In 1905, an Egestorf pastor, Wilhelm Bode (20 October 1860 - 10 June 1927), bought an area of heathland, the so-called Totengrund. This was aided by a donation of 6,000 gold marks from Andreas Thomsen, a professor from Münster. In 1909 Bode founded the Nature Park Association (Verein Naturschutzpark or VNP) in Munich. This set itself the aim of protecting large areas of land and was based on the American National Park concept. It wanted to preserve the heathland at the centre of the present-day Lüneburg Heath Nature Park from development, afforestation or upheaval through agriculture. In 1910 it purchased the Wilseder Berg. Today the association owns more than 8200 ha of the Lüneburg Heath, and another 1100 ha have been rented long-term.

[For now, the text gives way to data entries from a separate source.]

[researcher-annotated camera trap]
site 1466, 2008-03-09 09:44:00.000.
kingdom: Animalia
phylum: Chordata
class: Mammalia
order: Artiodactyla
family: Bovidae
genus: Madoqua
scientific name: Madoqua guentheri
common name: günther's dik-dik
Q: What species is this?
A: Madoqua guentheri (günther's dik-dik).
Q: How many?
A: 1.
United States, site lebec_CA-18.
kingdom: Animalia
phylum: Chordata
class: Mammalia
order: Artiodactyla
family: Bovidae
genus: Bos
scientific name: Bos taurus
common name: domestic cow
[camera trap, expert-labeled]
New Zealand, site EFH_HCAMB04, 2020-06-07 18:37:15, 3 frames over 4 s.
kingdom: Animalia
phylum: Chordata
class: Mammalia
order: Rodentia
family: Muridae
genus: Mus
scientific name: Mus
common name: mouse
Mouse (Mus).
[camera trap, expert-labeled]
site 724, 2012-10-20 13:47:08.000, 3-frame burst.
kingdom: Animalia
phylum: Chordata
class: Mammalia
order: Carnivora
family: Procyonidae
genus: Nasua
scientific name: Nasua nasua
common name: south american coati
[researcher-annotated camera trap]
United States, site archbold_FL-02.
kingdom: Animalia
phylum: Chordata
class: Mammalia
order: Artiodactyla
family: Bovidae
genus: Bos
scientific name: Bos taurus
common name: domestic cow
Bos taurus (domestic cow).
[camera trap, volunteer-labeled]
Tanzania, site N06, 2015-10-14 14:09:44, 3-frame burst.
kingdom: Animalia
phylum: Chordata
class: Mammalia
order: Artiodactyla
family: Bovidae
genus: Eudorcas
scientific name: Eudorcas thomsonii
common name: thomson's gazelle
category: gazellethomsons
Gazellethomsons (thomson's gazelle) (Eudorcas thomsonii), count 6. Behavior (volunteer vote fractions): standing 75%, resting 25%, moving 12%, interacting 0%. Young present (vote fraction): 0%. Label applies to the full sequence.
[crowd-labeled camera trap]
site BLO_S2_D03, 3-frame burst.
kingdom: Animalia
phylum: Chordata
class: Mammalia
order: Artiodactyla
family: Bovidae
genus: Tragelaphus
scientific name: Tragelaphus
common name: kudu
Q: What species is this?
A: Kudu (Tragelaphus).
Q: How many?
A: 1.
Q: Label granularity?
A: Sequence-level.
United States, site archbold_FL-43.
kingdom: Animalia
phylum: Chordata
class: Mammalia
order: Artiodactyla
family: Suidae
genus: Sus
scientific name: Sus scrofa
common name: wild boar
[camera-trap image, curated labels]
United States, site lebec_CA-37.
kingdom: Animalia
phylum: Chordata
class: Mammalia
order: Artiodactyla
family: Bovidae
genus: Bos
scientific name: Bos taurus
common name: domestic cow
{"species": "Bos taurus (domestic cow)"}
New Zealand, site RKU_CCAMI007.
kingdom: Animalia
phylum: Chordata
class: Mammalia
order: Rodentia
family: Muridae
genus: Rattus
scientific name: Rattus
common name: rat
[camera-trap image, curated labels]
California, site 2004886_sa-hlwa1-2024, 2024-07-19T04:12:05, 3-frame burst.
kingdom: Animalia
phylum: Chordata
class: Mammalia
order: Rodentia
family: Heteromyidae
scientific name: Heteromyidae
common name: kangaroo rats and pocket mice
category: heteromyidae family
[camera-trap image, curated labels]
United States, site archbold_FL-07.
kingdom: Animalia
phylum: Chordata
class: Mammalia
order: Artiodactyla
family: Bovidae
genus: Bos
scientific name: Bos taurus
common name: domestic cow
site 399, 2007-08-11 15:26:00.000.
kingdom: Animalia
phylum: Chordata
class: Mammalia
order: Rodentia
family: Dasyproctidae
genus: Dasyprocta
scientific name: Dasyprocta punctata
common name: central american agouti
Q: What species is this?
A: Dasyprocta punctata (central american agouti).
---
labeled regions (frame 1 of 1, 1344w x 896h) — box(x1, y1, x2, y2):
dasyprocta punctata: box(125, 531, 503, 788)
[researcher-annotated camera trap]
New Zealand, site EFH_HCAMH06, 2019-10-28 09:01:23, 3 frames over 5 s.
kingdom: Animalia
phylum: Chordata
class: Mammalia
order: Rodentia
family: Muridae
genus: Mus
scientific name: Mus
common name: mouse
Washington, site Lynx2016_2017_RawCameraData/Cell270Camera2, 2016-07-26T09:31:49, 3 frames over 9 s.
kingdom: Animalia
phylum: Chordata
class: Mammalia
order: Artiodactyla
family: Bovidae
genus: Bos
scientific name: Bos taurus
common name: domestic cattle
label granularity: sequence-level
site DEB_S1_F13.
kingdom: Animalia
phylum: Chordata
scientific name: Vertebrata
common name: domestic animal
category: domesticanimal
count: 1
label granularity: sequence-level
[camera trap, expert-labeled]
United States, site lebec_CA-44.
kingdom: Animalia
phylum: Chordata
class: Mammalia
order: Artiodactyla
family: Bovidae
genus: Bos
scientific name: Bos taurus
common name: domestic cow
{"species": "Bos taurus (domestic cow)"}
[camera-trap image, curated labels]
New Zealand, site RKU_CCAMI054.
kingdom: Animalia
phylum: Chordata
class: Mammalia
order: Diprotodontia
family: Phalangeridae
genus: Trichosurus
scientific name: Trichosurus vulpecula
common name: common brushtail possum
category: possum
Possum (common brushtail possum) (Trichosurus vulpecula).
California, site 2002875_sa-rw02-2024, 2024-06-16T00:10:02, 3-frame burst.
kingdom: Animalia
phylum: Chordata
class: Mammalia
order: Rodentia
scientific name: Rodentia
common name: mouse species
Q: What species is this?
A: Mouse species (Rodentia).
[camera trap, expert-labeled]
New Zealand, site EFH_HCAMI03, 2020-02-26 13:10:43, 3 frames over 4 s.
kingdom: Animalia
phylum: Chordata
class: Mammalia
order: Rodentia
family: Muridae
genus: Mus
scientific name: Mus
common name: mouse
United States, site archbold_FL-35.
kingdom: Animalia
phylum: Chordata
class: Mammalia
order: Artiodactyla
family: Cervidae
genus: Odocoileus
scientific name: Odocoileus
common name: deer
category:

In January 1954 the Hamburg tradesman, Alfred Toepfer (1894–1993) became president of the association. He had been a member since 1927. Thanks to Toepfer's good connections in politics, the economy and foreign conservation organisations important steps could be taken. In order to honour its founding father, Alfred Toepfer, the former North German Conservation Academy (Norddeutsche Naturschutzakademie) was renamed the Alfred Toepfer Academy of Conservation in 1995.

==Military training==
One particular issue was the military training area in the southwestern half of the nature reserve which was under constant and heavy use. From November 1950, British and Canadian troops used Reinsehlen Camp near Schneverdingen as a base camp for armoured exercises in the Red Areas of the Soltau-Lüneburg Training Area, so-called from their red shading on the training area maps. The Soltau-Lüneburg Agreement was signed in 1959 between the Federal Republic of Germany, the United Kingdom and Canada and fixed the boundaries of the armoured training area. West of the Behringen-Wintermoor road, the effects of heavy use by allied tracked vehicles could be seen. Proposals by the Nature Reserve Association to move the armoured exercises to the neighbouring 10,000 hectare large Munster North Training Area were rejected. Canadian forces stopped using the training area fairly early on, but British Forces continued to exercise there until 1994.